Thursday, May 05, 2005

Antidisestablishmentarianism

Chris Hedges, author of War is a Force that Gives Us Meaning (an excellent book), and of the article in the current Harpers' Magazine, is on "Democracy Now!" as I type. Hedges' father, as he says, was a Presbyterian minister, and he himself holds an M.Div. from Harvard Divinity School. He is making an excellent argument that the "Dominionists" (who, apparently, take their name from the King James version of Genesis 2, where humanity is told to "take dominion" over all the earth) are a political, not a religious, movement.

The Rev. Joseph Phelps, pastor of Highland Baptist Church in Louisville, Kentucky, (and a graduate of Southern Theological Seminary, in the '70's), which church held a "counter" "Justice Sunday" service which 1000 people or so attended, is also on, and he gives me use for a word I learned in elementary school. As Rev. Phelps points out, the founders of this country were "disestablishmentarians." That is, they were against creating an "established" church.

Moehler told "Justice Sunday" that they were calling on people "merely to be moral, we want them to be believers in the Lord Jesus Christ. Because we don't just need instruction, we need salvation." He tied that sentiment directly to the federal judiciary, whom he said held control over much of what is important to this nation. Not satisfied, he makes clear, to control the administrative and legislative branches of government, he was exhorting people of a similar mind to seek control over the judiciary branch, as well. It is not unreasonable, to pick up on a point from the previous point, to call such language intolerant, or to focus on the issue of tolerance. What Lewis Lapham said, in that quote, was: "we err on the side of folly if we continue to grant the boon of tolerance to people who mean to do us harm in the conviction that they receive from Genesis the command ‘to take dominion over the Earth,’ to build the Kingdom of God, to create the Christian nation. The proposition is as murderous as it is absurd ...” What Mr. Lapham is complaining about there is not the activities of a Martin Luther King, Jr., or even necessarily the political candidacy of a Pat Robertson. Mr. Robertson sought political power, and Dr. King sought to change the injustice of American society. What Mr. Lapham identifies is not the error of trying to bring the kingdom of God to earth (we can have a fine theological argument, in fact, on precisely what that kingdom of God is: whether it is imminent or present, to come, coming, or already come). The concern voiced by Mr. Lapham is for "people who mean to do us harm," and do so "in the conviction that they receive from Genesis the command...to create the Christian nation." What these people seek is not merely political power, but absolute control; and an absolute control based on absolute religious beliefs.

When Albert Mohler says the line isn't drawn at morality, but at salvation, he means a very particular, very narrow theological position, one shared by a tiny segment of the world religion of Christianity. Mr. Hedges writes from his experience at the National Religious Broadcasters Convention, and he makes it clear that the issue for the supporters of "Justice Sunday" is not the filibuster, or the appointment of a few bad judges, but winning a battle of good over evil. Whether that battle even has any theological validity is another question; whether we are called to fight it, and win it, on God's behalf, is the question before us. That is another issue, as Reinhold Niebuhr argued in Moral Man and Immoral Society, that I may take up for myself, but I cannot impose it on society at large. What we are seeing, in fact, is the last gasp of "Christendom," but we should not prolong its death throes by quibbling over distinctions about "tolerance."

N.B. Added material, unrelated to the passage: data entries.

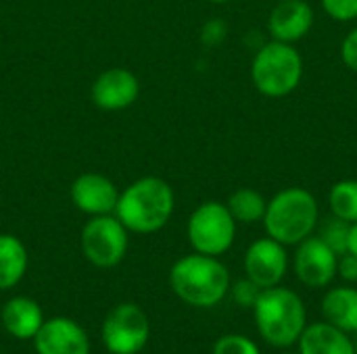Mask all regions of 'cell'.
Here are the masks:
<instances>
[{
	"mask_svg": "<svg viewBox=\"0 0 357 354\" xmlns=\"http://www.w3.org/2000/svg\"><path fill=\"white\" fill-rule=\"evenodd\" d=\"M151 338L146 313L132 303L117 305L102 323V344L111 354H138Z\"/></svg>",
	"mask_w": 357,
	"mask_h": 354,
	"instance_id": "8",
	"label": "cell"
},
{
	"mask_svg": "<svg viewBox=\"0 0 357 354\" xmlns=\"http://www.w3.org/2000/svg\"><path fill=\"white\" fill-rule=\"evenodd\" d=\"M270 238L284 246H293L312 236L318 225V202L303 188H289L276 194L264 215Z\"/></svg>",
	"mask_w": 357,
	"mask_h": 354,
	"instance_id": "4",
	"label": "cell"
},
{
	"mask_svg": "<svg viewBox=\"0 0 357 354\" xmlns=\"http://www.w3.org/2000/svg\"><path fill=\"white\" fill-rule=\"evenodd\" d=\"M259 294H261V288H259L255 282H251L249 277L238 280L234 286H230V296H232V300H234L238 307H243V309H253L255 303H257V298H259Z\"/></svg>",
	"mask_w": 357,
	"mask_h": 354,
	"instance_id": "23",
	"label": "cell"
},
{
	"mask_svg": "<svg viewBox=\"0 0 357 354\" xmlns=\"http://www.w3.org/2000/svg\"><path fill=\"white\" fill-rule=\"evenodd\" d=\"M282 354H299V353H291V351H284V353Z\"/></svg>",
	"mask_w": 357,
	"mask_h": 354,
	"instance_id": "31",
	"label": "cell"
},
{
	"mask_svg": "<svg viewBox=\"0 0 357 354\" xmlns=\"http://www.w3.org/2000/svg\"><path fill=\"white\" fill-rule=\"evenodd\" d=\"M0 321L13 338L33 340V336L44 323V315L36 300L27 296H15L2 307Z\"/></svg>",
	"mask_w": 357,
	"mask_h": 354,
	"instance_id": "16",
	"label": "cell"
},
{
	"mask_svg": "<svg viewBox=\"0 0 357 354\" xmlns=\"http://www.w3.org/2000/svg\"><path fill=\"white\" fill-rule=\"evenodd\" d=\"M251 311L261 340L278 351L295 346L307 325V311L301 296L284 286L261 290Z\"/></svg>",
	"mask_w": 357,
	"mask_h": 354,
	"instance_id": "1",
	"label": "cell"
},
{
	"mask_svg": "<svg viewBox=\"0 0 357 354\" xmlns=\"http://www.w3.org/2000/svg\"><path fill=\"white\" fill-rule=\"evenodd\" d=\"M341 56H343V63L357 71V27L343 40V46H341Z\"/></svg>",
	"mask_w": 357,
	"mask_h": 354,
	"instance_id": "26",
	"label": "cell"
},
{
	"mask_svg": "<svg viewBox=\"0 0 357 354\" xmlns=\"http://www.w3.org/2000/svg\"><path fill=\"white\" fill-rule=\"evenodd\" d=\"M213 354H261L259 346L241 334H226L213 344Z\"/></svg>",
	"mask_w": 357,
	"mask_h": 354,
	"instance_id": "22",
	"label": "cell"
},
{
	"mask_svg": "<svg viewBox=\"0 0 357 354\" xmlns=\"http://www.w3.org/2000/svg\"><path fill=\"white\" fill-rule=\"evenodd\" d=\"M140 94L138 77L121 67L102 71L92 83V102L102 111H121L136 102Z\"/></svg>",
	"mask_w": 357,
	"mask_h": 354,
	"instance_id": "12",
	"label": "cell"
},
{
	"mask_svg": "<svg viewBox=\"0 0 357 354\" xmlns=\"http://www.w3.org/2000/svg\"><path fill=\"white\" fill-rule=\"evenodd\" d=\"M71 200L82 213L90 217L111 215L115 213L119 192L109 177L100 173H84L71 186Z\"/></svg>",
	"mask_w": 357,
	"mask_h": 354,
	"instance_id": "13",
	"label": "cell"
},
{
	"mask_svg": "<svg viewBox=\"0 0 357 354\" xmlns=\"http://www.w3.org/2000/svg\"><path fill=\"white\" fill-rule=\"evenodd\" d=\"M209 2H228V0H209Z\"/></svg>",
	"mask_w": 357,
	"mask_h": 354,
	"instance_id": "29",
	"label": "cell"
},
{
	"mask_svg": "<svg viewBox=\"0 0 357 354\" xmlns=\"http://www.w3.org/2000/svg\"><path fill=\"white\" fill-rule=\"evenodd\" d=\"M328 200H331V211L335 217L347 223H357V182L347 179V182L335 184Z\"/></svg>",
	"mask_w": 357,
	"mask_h": 354,
	"instance_id": "20",
	"label": "cell"
},
{
	"mask_svg": "<svg viewBox=\"0 0 357 354\" xmlns=\"http://www.w3.org/2000/svg\"><path fill=\"white\" fill-rule=\"evenodd\" d=\"M174 294L190 307L211 309L220 305L230 292V273L218 257L188 255L174 263L169 271Z\"/></svg>",
	"mask_w": 357,
	"mask_h": 354,
	"instance_id": "3",
	"label": "cell"
},
{
	"mask_svg": "<svg viewBox=\"0 0 357 354\" xmlns=\"http://www.w3.org/2000/svg\"><path fill=\"white\" fill-rule=\"evenodd\" d=\"M337 275H341L345 282L356 284L357 282V257L351 252H345L339 257V265H337Z\"/></svg>",
	"mask_w": 357,
	"mask_h": 354,
	"instance_id": "25",
	"label": "cell"
},
{
	"mask_svg": "<svg viewBox=\"0 0 357 354\" xmlns=\"http://www.w3.org/2000/svg\"><path fill=\"white\" fill-rule=\"evenodd\" d=\"M38 354H90L88 334L79 323L67 317H54L44 321L33 336Z\"/></svg>",
	"mask_w": 357,
	"mask_h": 354,
	"instance_id": "11",
	"label": "cell"
},
{
	"mask_svg": "<svg viewBox=\"0 0 357 354\" xmlns=\"http://www.w3.org/2000/svg\"><path fill=\"white\" fill-rule=\"evenodd\" d=\"M354 344H356V354H357V334H356V340H354Z\"/></svg>",
	"mask_w": 357,
	"mask_h": 354,
	"instance_id": "30",
	"label": "cell"
},
{
	"mask_svg": "<svg viewBox=\"0 0 357 354\" xmlns=\"http://www.w3.org/2000/svg\"><path fill=\"white\" fill-rule=\"evenodd\" d=\"M314 25V10L305 0H280L268 19L270 35L278 42H297Z\"/></svg>",
	"mask_w": 357,
	"mask_h": 354,
	"instance_id": "14",
	"label": "cell"
},
{
	"mask_svg": "<svg viewBox=\"0 0 357 354\" xmlns=\"http://www.w3.org/2000/svg\"><path fill=\"white\" fill-rule=\"evenodd\" d=\"M27 271V250L10 234H0V290L17 286Z\"/></svg>",
	"mask_w": 357,
	"mask_h": 354,
	"instance_id": "18",
	"label": "cell"
},
{
	"mask_svg": "<svg viewBox=\"0 0 357 354\" xmlns=\"http://www.w3.org/2000/svg\"><path fill=\"white\" fill-rule=\"evenodd\" d=\"M234 236L236 221L222 202H203L188 219V242L195 252L220 257L232 246Z\"/></svg>",
	"mask_w": 357,
	"mask_h": 354,
	"instance_id": "6",
	"label": "cell"
},
{
	"mask_svg": "<svg viewBox=\"0 0 357 354\" xmlns=\"http://www.w3.org/2000/svg\"><path fill=\"white\" fill-rule=\"evenodd\" d=\"M303 73V63L299 52L287 42H270L259 48L253 58L251 77L255 88L266 96H287L291 94Z\"/></svg>",
	"mask_w": 357,
	"mask_h": 354,
	"instance_id": "5",
	"label": "cell"
},
{
	"mask_svg": "<svg viewBox=\"0 0 357 354\" xmlns=\"http://www.w3.org/2000/svg\"><path fill=\"white\" fill-rule=\"evenodd\" d=\"M289 269V255L284 244L274 238L255 240L245 252V273L251 282H255L261 290L280 286Z\"/></svg>",
	"mask_w": 357,
	"mask_h": 354,
	"instance_id": "9",
	"label": "cell"
},
{
	"mask_svg": "<svg viewBox=\"0 0 357 354\" xmlns=\"http://www.w3.org/2000/svg\"><path fill=\"white\" fill-rule=\"evenodd\" d=\"M295 275L307 288H326L337 277L339 255L328 248L318 236H310L297 244Z\"/></svg>",
	"mask_w": 357,
	"mask_h": 354,
	"instance_id": "10",
	"label": "cell"
},
{
	"mask_svg": "<svg viewBox=\"0 0 357 354\" xmlns=\"http://www.w3.org/2000/svg\"><path fill=\"white\" fill-rule=\"evenodd\" d=\"M349 225L351 223H347V221H343V219H339V217H331V219H326L322 225H320V240L328 246V248H333L339 257L341 255H345L347 252V238H349Z\"/></svg>",
	"mask_w": 357,
	"mask_h": 354,
	"instance_id": "21",
	"label": "cell"
},
{
	"mask_svg": "<svg viewBox=\"0 0 357 354\" xmlns=\"http://www.w3.org/2000/svg\"><path fill=\"white\" fill-rule=\"evenodd\" d=\"M224 35H226V25L220 19H213L203 27V42L209 44V46L220 44L224 40Z\"/></svg>",
	"mask_w": 357,
	"mask_h": 354,
	"instance_id": "27",
	"label": "cell"
},
{
	"mask_svg": "<svg viewBox=\"0 0 357 354\" xmlns=\"http://www.w3.org/2000/svg\"><path fill=\"white\" fill-rule=\"evenodd\" d=\"M297 346L299 354H356V344L351 336L331 325L328 321H316L305 325Z\"/></svg>",
	"mask_w": 357,
	"mask_h": 354,
	"instance_id": "15",
	"label": "cell"
},
{
	"mask_svg": "<svg viewBox=\"0 0 357 354\" xmlns=\"http://www.w3.org/2000/svg\"><path fill=\"white\" fill-rule=\"evenodd\" d=\"M322 6L337 21L357 19V0H322Z\"/></svg>",
	"mask_w": 357,
	"mask_h": 354,
	"instance_id": "24",
	"label": "cell"
},
{
	"mask_svg": "<svg viewBox=\"0 0 357 354\" xmlns=\"http://www.w3.org/2000/svg\"><path fill=\"white\" fill-rule=\"evenodd\" d=\"M228 211L234 217V221L241 223H255L259 219H264L266 215V200L259 192L251 190V188H241L236 190L230 200H228Z\"/></svg>",
	"mask_w": 357,
	"mask_h": 354,
	"instance_id": "19",
	"label": "cell"
},
{
	"mask_svg": "<svg viewBox=\"0 0 357 354\" xmlns=\"http://www.w3.org/2000/svg\"><path fill=\"white\" fill-rule=\"evenodd\" d=\"M347 252L357 257V223L349 225V238H347Z\"/></svg>",
	"mask_w": 357,
	"mask_h": 354,
	"instance_id": "28",
	"label": "cell"
},
{
	"mask_svg": "<svg viewBox=\"0 0 357 354\" xmlns=\"http://www.w3.org/2000/svg\"><path fill=\"white\" fill-rule=\"evenodd\" d=\"M82 252L94 267L111 269L128 252V230L115 215H96L82 230Z\"/></svg>",
	"mask_w": 357,
	"mask_h": 354,
	"instance_id": "7",
	"label": "cell"
},
{
	"mask_svg": "<svg viewBox=\"0 0 357 354\" xmlns=\"http://www.w3.org/2000/svg\"><path fill=\"white\" fill-rule=\"evenodd\" d=\"M174 204V190L165 179L142 177L119 194L115 217L128 232L153 234L167 225Z\"/></svg>",
	"mask_w": 357,
	"mask_h": 354,
	"instance_id": "2",
	"label": "cell"
},
{
	"mask_svg": "<svg viewBox=\"0 0 357 354\" xmlns=\"http://www.w3.org/2000/svg\"><path fill=\"white\" fill-rule=\"evenodd\" d=\"M322 315L324 321L345 334H357V288L339 286L328 290L322 298Z\"/></svg>",
	"mask_w": 357,
	"mask_h": 354,
	"instance_id": "17",
	"label": "cell"
}]
</instances>
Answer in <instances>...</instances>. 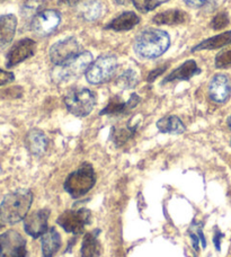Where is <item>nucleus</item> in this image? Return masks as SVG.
<instances>
[{
    "mask_svg": "<svg viewBox=\"0 0 231 257\" xmlns=\"http://www.w3.org/2000/svg\"><path fill=\"white\" fill-rule=\"evenodd\" d=\"M210 98L215 103H225L231 96V80L223 73L215 75L209 86Z\"/></svg>",
    "mask_w": 231,
    "mask_h": 257,
    "instance_id": "obj_13",
    "label": "nucleus"
},
{
    "mask_svg": "<svg viewBox=\"0 0 231 257\" xmlns=\"http://www.w3.org/2000/svg\"><path fill=\"white\" fill-rule=\"evenodd\" d=\"M95 183L96 175L94 168L90 164L84 163L77 171L67 177L63 187L73 199H79L94 187Z\"/></svg>",
    "mask_w": 231,
    "mask_h": 257,
    "instance_id": "obj_3",
    "label": "nucleus"
},
{
    "mask_svg": "<svg viewBox=\"0 0 231 257\" xmlns=\"http://www.w3.org/2000/svg\"><path fill=\"white\" fill-rule=\"evenodd\" d=\"M64 105L69 112L78 117L89 115L96 105V96L87 88H76L64 96Z\"/></svg>",
    "mask_w": 231,
    "mask_h": 257,
    "instance_id": "obj_5",
    "label": "nucleus"
},
{
    "mask_svg": "<svg viewBox=\"0 0 231 257\" xmlns=\"http://www.w3.org/2000/svg\"><path fill=\"white\" fill-rule=\"evenodd\" d=\"M14 73L11 71H5L3 69H0V86L7 85L9 82H12L14 80Z\"/></svg>",
    "mask_w": 231,
    "mask_h": 257,
    "instance_id": "obj_31",
    "label": "nucleus"
},
{
    "mask_svg": "<svg viewBox=\"0 0 231 257\" xmlns=\"http://www.w3.org/2000/svg\"><path fill=\"white\" fill-rule=\"evenodd\" d=\"M79 2L80 0H59V4L66 5V6H73V5H76Z\"/></svg>",
    "mask_w": 231,
    "mask_h": 257,
    "instance_id": "obj_36",
    "label": "nucleus"
},
{
    "mask_svg": "<svg viewBox=\"0 0 231 257\" xmlns=\"http://www.w3.org/2000/svg\"><path fill=\"white\" fill-rule=\"evenodd\" d=\"M222 238H223V233L221 232L218 228H215L214 229L213 242H214V246H215V248L218 251H220V249H221V241H222Z\"/></svg>",
    "mask_w": 231,
    "mask_h": 257,
    "instance_id": "obj_32",
    "label": "nucleus"
},
{
    "mask_svg": "<svg viewBox=\"0 0 231 257\" xmlns=\"http://www.w3.org/2000/svg\"><path fill=\"white\" fill-rule=\"evenodd\" d=\"M99 233L100 229H95V230L86 233L80 248L81 257H98L100 255V244L98 241Z\"/></svg>",
    "mask_w": 231,
    "mask_h": 257,
    "instance_id": "obj_21",
    "label": "nucleus"
},
{
    "mask_svg": "<svg viewBox=\"0 0 231 257\" xmlns=\"http://www.w3.org/2000/svg\"><path fill=\"white\" fill-rule=\"evenodd\" d=\"M41 246H42V257H53L61 247L60 233L54 228L48 229V231L41 237Z\"/></svg>",
    "mask_w": 231,
    "mask_h": 257,
    "instance_id": "obj_17",
    "label": "nucleus"
},
{
    "mask_svg": "<svg viewBox=\"0 0 231 257\" xmlns=\"http://www.w3.org/2000/svg\"><path fill=\"white\" fill-rule=\"evenodd\" d=\"M50 217V210L42 209L27 214L24 219V229L27 235L33 238L42 237L48 231V220Z\"/></svg>",
    "mask_w": 231,
    "mask_h": 257,
    "instance_id": "obj_12",
    "label": "nucleus"
},
{
    "mask_svg": "<svg viewBox=\"0 0 231 257\" xmlns=\"http://www.w3.org/2000/svg\"><path fill=\"white\" fill-rule=\"evenodd\" d=\"M31 190L20 189L8 193L0 204V217L5 224H16L24 220L33 203Z\"/></svg>",
    "mask_w": 231,
    "mask_h": 257,
    "instance_id": "obj_1",
    "label": "nucleus"
},
{
    "mask_svg": "<svg viewBox=\"0 0 231 257\" xmlns=\"http://www.w3.org/2000/svg\"><path fill=\"white\" fill-rule=\"evenodd\" d=\"M188 235L191 237V240H192V245H193V248L195 249L196 251H198V244H200V238H198L197 233L193 230V229L189 228L188 230Z\"/></svg>",
    "mask_w": 231,
    "mask_h": 257,
    "instance_id": "obj_33",
    "label": "nucleus"
},
{
    "mask_svg": "<svg viewBox=\"0 0 231 257\" xmlns=\"http://www.w3.org/2000/svg\"><path fill=\"white\" fill-rule=\"evenodd\" d=\"M157 128L161 133H168V135H182L186 130V126L183 121L176 115H167L161 117L157 122Z\"/></svg>",
    "mask_w": 231,
    "mask_h": 257,
    "instance_id": "obj_22",
    "label": "nucleus"
},
{
    "mask_svg": "<svg viewBox=\"0 0 231 257\" xmlns=\"http://www.w3.org/2000/svg\"><path fill=\"white\" fill-rule=\"evenodd\" d=\"M81 47L75 38H67L53 44L50 49V59L55 66H61L80 53Z\"/></svg>",
    "mask_w": 231,
    "mask_h": 257,
    "instance_id": "obj_10",
    "label": "nucleus"
},
{
    "mask_svg": "<svg viewBox=\"0 0 231 257\" xmlns=\"http://www.w3.org/2000/svg\"><path fill=\"white\" fill-rule=\"evenodd\" d=\"M184 3L186 4L188 7L198 8V7H202L203 5L206 3V0H184Z\"/></svg>",
    "mask_w": 231,
    "mask_h": 257,
    "instance_id": "obj_34",
    "label": "nucleus"
},
{
    "mask_svg": "<svg viewBox=\"0 0 231 257\" xmlns=\"http://www.w3.org/2000/svg\"><path fill=\"white\" fill-rule=\"evenodd\" d=\"M137 126H128V127H121V128H113L112 133H110V138L115 142L117 146H122L123 144L133 137L136 133Z\"/></svg>",
    "mask_w": 231,
    "mask_h": 257,
    "instance_id": "obj_24",
    "label": "nucleus"
},
{
    "mask_svg": "<svg viewBox=\"0 0 231 257\" xmlns=\"http://www.w3.org/2000/svg\"><path fill=\"white\" fill-rule=\"evenodd\" d=\"M140 23V17H139L137 14L133 12H127L123 13L118 17H115L113 21H110L107 25H106V29L112 30L115 32H123V31H129L132 30L133 27L138 25Z\"/></svg>",
    "mask_w": 231,
    "mask_h": 257,
    "instance_id": "obj_18",
    "label": "nucleus"
},
{
    "mask_svg": "<svg viewBox=\"0 0 231 257\" xmlns=\"http://www.w3.org/2000/svg\"><path fill=\"white\" fill-rule=\"evenodd\" d=\"M117 84L121 87L122 89H131L136 87L138 84V76L137 73L129 69V70L124 71L121 76L118 78Z\"/></svg>",
    "mask_w": 231,
    "mask_h": 257,
    "instance_id": "obj_27",
    "label": "nucleus"
},
{
    "mask_svg": "<svg viewBox=\"0 0 231 257\" xmlns=\"http://www.w3.org/2000/svg\"><path fill=\"white\" fill-rule=\"evenodd\" d=\"M26 239L16 230L0 233V257H27Z\"/></svg>",
    "mask_w": 231,
    "mask_h": 257,
    "instance_id": "obj_7",
    "label": "nucleus"
},
{
    "mask_svg": "<svg viewBox=\"0 0 231 257\" xmlns=\"http://www.w3.org/2000/svg\"><path fill=\"white\" fill-rule=\"evenodd\" d=\"M231 43V31L224 32L222 34L215 35L213 38H210L205 41H203L200 44L192 49L193 52L201 51V50H214L222 47H227Z\"/></svg>",
    "mask_w": 231,
    "mask_h": 257,
    "instance_id": "obj_23",
    "label": "nucleus"
},
{
    "mask_svg": "<svg viewBox=\"0 0 231 257\" xmlns=\"http://www.w3.org/2000/svg\"><path fill=\"white\" fill-rule=\"evenodd\" d=\"M169 47L170 38L168 33L158 29H148L141 32L133 44L136 53L143 59H156L163 56Z\"/></svg>",
    "mask_w": 231,
    "mask_h": 257,
    "instance_id": "obj_2",
    "label": "nucleus"
},
{
    "mask_svg": "<svg viewBox=\"0 0 231 257\" xmlns=\"http://www.w3.org/2000/svg\"><path fill=\"white\" fill-rule=\"evenodd\" d=\"M57 222L67 232L79 235L85 230L87 224L90 223V211L87 209L68 210L59 215Z\"/></svg>",
    "mask_w": 231,
    "mask_h": 257,
    "instance_id": "obj_8",
    "label": "nucleus"
},
{
    "mask_svg": "<svg viewBox=\"0 0 231 257\" xmlns=\"http://www.w3.org/2000/svg\"><path fill=\"white\" fill-rule=\"evenodd\" d=\"M26 147L30 153L34 156H42L45 154L46 149L49 146V139L45 136V133L38 128H33L31 130L26 136Z\"/></svg>",
    "mask_w": 231,
    "mask_h": 257,
    "instance_id": "obj_15",
    "label": "nucleus"
},
{
    "mask_svg": "<svg viewBox=\"0 0 231 257\" xmlns=\"http://www.w3.org/2000/svg\"><path fill=\"white\" fill-rule=\"evenodd\" d=\"M200 68L197 67L196 62L194 60H187L185 61L182 66L175 69L169 75L165 78L163 84H167V82L173 81H183V80H189L194 76L200 73Z\"/></svg>",
    "mask_w": 231,
    "mask_h": 257,
    "instance_id": "obj_16",
    "label": "nucleus"
},
{
    "mask_svg": "<svg viewBox=\"0 0 231 257\" xmlns=\"http://www.w3.org/2000/svg\"><path fill=\"white\" fill-rule=\"evenodd\" d=\"M0 173H2V167H0Z\"/></svg>",
    "mask_w": 231,
    "mask_h": 257,
    "instance_id": "obj_39",
    "label": "nucleus"
},
{
    "mask_svg": "<svg viewBox=\"0 0 231 257\" xmlns=\"http://www.w3.org/2000/svg\"><path fill=\"white\" fill-rule=\"evenodd\" d=\"M17 29V18L15 15L0 16V48L11 43Z\"/></svg>",
    "mask_w": 231,
    "mask_h": 257,
    "instance_id": "obj_19",
    "label": "nucleus"
},
{
    "mask_svg": "<svg viewBox=\"0 0 231 257\" xmlns=\"http://www.w3.org/2000/svg\"><path fill=\"white\" fill-rule=\"evenodd\" d=\"M118 59L113 54H104L92 62L85 72L86 79L91 85L107 82L117 72Z\"/></svg>",
    "mask_w": 231,
    "mask_h": 257,
    "instance_id": "obj_6",
    "label": "nucleus"
},
{
    "mask_svg": "<svg viewBox=\"0 0 231 257\" xmlns=\"http://www.w3.org/2000/svg\"><path fill=\"white\" fill-rule=\"evenodd\" d=\"M188 15L183 11L179 9H172V11H167L160 14H157L154 17L152 22L157 25H181L188 21Z\"/></svg>",
    "mask_w": 231,
    "mask_h": 257,
    "instance_id": "obj_20",
    "label": "nucleus"
},
{
    "mask_svg": "<svg viewBox=\"0 0 231 257\" xmlns=\"http://www.w3.org/2000/svg\"><path fill=\"white\" fill-rule=\"evenodd\" d=\"M92 63V56L90 52H80L75 58L64 62L61 66H55L52 72V79L60 84L75 79L87 71Z\"/></svg>",
    "mask_w": 231,
    "mask_h": 257,
    "instance_id": "obj_4",
    "label": "nucleus"
},
{
    "mask_svg": "<svg viewBox=\"0 0 231 257\" xmlns=\"http://www.w3.org/2000/svg\"><path fill=\"white\" fill-rule=\"evenodd\" d=\"M139 102H140V97L137 94H132L127 102H123L119 97H114L109 100L106 107L100 112V115H122V114H127L135 108Z\"/></svg>",
    "mask_w": 231,
    "mask_h": 257,
    "instance_id": "obj_14",
    "label": "nucleus"
},
{
    "mask_svg": "<svg viewBox=\"0 0 231 257\" xmlns=\"http://www.w3.org/2000/svg\"><path fill=\"white\" fill-rule=\"evenodd\" d=\"M61 22V15L53 9H45L34 15L31 22V29L40 36H48L58 29Z\"/></svg>",
    "mask_w": 231,
    "mask_h": 257,
    "instance_id": "obj_9",
    "label": "nucleus"
},
{
    "mask_svg": "<svg viewBox=\"0 0 231 257\" xmlns=\"http://www.w3.org/2000/svg\"><path fill=\"white\" fill-rule=\"evenodd\" d=\"M36 44L33 40L24 39L18 41L14 47L9 50L6 58V66L13 68L20 64L21 62L27 60L35 54Z\"/></svg>",
    "mask_w": 231,
    "mask_h": 257,
    "instance_id": "obj_11",
    "label": "nucleus"
},
{
    "mask_svg": "<svg viewBox=\"0 0 231 257\" xmlns=\"http://www.w3.org/2000/svg\"><path fill=\"white\" fill-rule=\"evenodd\" d=\"M229 24V17L227 14H218L211 22V26L213 30H222Z\"/></svg>",
    "mask_w": 231,
    "mask_h": 257,
    "instance_id": "obj_29",
    "label": "nucleus"
},
{
    "mask_svg": "<svg viewBox=\"0 0 231 257\" xmlns=\"http://www.w3.org/2000/svg\"><path fill=\"white\" fill-rule=\"evenodd\" d=\"M5 226H6V224L4 223V221L2 220V217H0V230H2V229H3Z\"/></svg>",
    "mask_w": 231,
    "mask_h": 257,
    "instance_id": "obj_37",
    "label": "nucleus"
},
{
    "mask_svg": "<svg viewBox=\"0 0 231 257\" xmlns=\"http://www.w3.org/2000/svg\"><path fill=\"white\" fill-rule=\"evenodd\" d=\"M166 70V66L165 67H163V68H159V69H157V70H154L152 71L150 75H149V77H148V81H154L157 77H158L160 73H163L164 71Z\"/></svg>",
    "mask_w": 231,
    "mask_h": 257,
    "instance_id": "obj_35",
    "label": "nucleus"
},
{
    "mask_svg": "<svg viewBox=\"0 0 231 257\" xmlns=\"http://www.w3.org/2000/svg\"><path fill=\"white\" fill-rule=\"evenodd\" d=\"M103 14V5L99 2H90L84 6L82 9V18L88 22L96 21Z\"/></svg>",
    "mask_w": 231,
    "mask_h": 257,
    "instance_id": "obj_25",
    "label": "nucleus"
},
{
    "mask_svg": "<svg viewBox=\"0 0 231 257\" xmlns=\"http://www.w3.org/2000/svg\"><path fill=\"white\" fill-rule=\"evenodd\" d=\"M228 125H229V127L231 128V115H230L229 118H228Z\"/></svg>",
    "mask_w": 231,
    "mask_h": 257,
    "instance_id": "obj_38",
    "label": "nucleus"
},
{
    "mask_svg": "<svg viewBox=\"0 0 231 257\" xmlns=\"http://www.w3.org/2000/svg\"><path fill=\"white\" fill-rule=\"evenodd\" d=\"M215 67L220 69L231 67V43L228 44L220 53L216 54Z\"/></svg>",
    "mask_w": 231,
    "mask_h": 257,
    "instance_id": "obj_28",
    "label": "nucleus"
},
{
    "mask_svg": "<svg viewBox=\"0 0 231 257\" xmlns=\"http://www.w3.org/2000/svg\"><path fill=\"white\" fill-rule=\"evenodd\" d=\"M202 227H203L202 223L197 222V221H194V222L191 224V227H189V228L193 229V230L197 233V236H198V238H200V240H201V242H202V247H203V248H205V247H206V240H205L204 233H203Z\"/></svg>",
    "mask_w": 231,
    "mask_h": 257,
    "instance_id": "obj_30",
    "label": "nucleus"
},
{
    "mask_svg": "<svg viewBox=\"0 0 231 257\" xmlns=\"http://www.w3.org/2000/svg\"><path fill=\"white\" fill-rule=\"evenodd\" d=\"M120 4H124L127 2H131L135 7L142 13H148L150 11H154L160 5L167 3L168 0H118Z\"/></svg>",
    "mask_w": 231,
    "mask_h": 257,
    "instance_id": "obj_26",
    "label": "nucleus"
}]
</instances>
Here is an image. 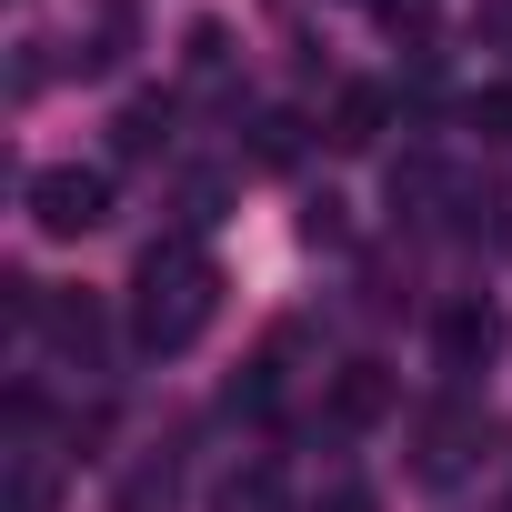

This is not a Christian nation, and should not be. If Christ ever intended to rule as a temporal leader, then his death was indeed a failure. There can be no other way to understand it. As Rev. Phelps says, Rev. Mohler and his allies want to rewrite American history. They are antidestablishmentarians. They seek the establishment of a "Christian nation." And one of the crucial questions will be: whose Christianity? That of Benedict XVI? Of the Jesus Seminar? Of Shelby Spong, Jerry Falwell, Marcus Borg, Matthew Fox? Which kingdom of God do we establish? The basiliea tou theou of Luke? Or the basiliea ton ouranon of Matthew? Or do we follow John's gospel, where Jesus says his kingdom is not of this world? Do we build the Civitate Dei of Augustine? Do we adhere to the natural law of Aquinas, or do we teach our children that the law of America is based on Mosaic law, as one man said this morning in a story on NPR?

As Mr. Hedges points out, the group behind "Justice Sunday" is not promoting the personal salvation of an evangelist like Billy Graham. They are using that theological position as a sword, a political tool, to gain political power. I can respect, while I reject, the position of a believer that my salvation depends on accepting his or her version of religious doctrine. What I cannot respect, and must reject, is anyone seeking to use religious doctrine as an excuse to take political power, and to wield it over me and my family in the absolute sense so clearly intended by this group.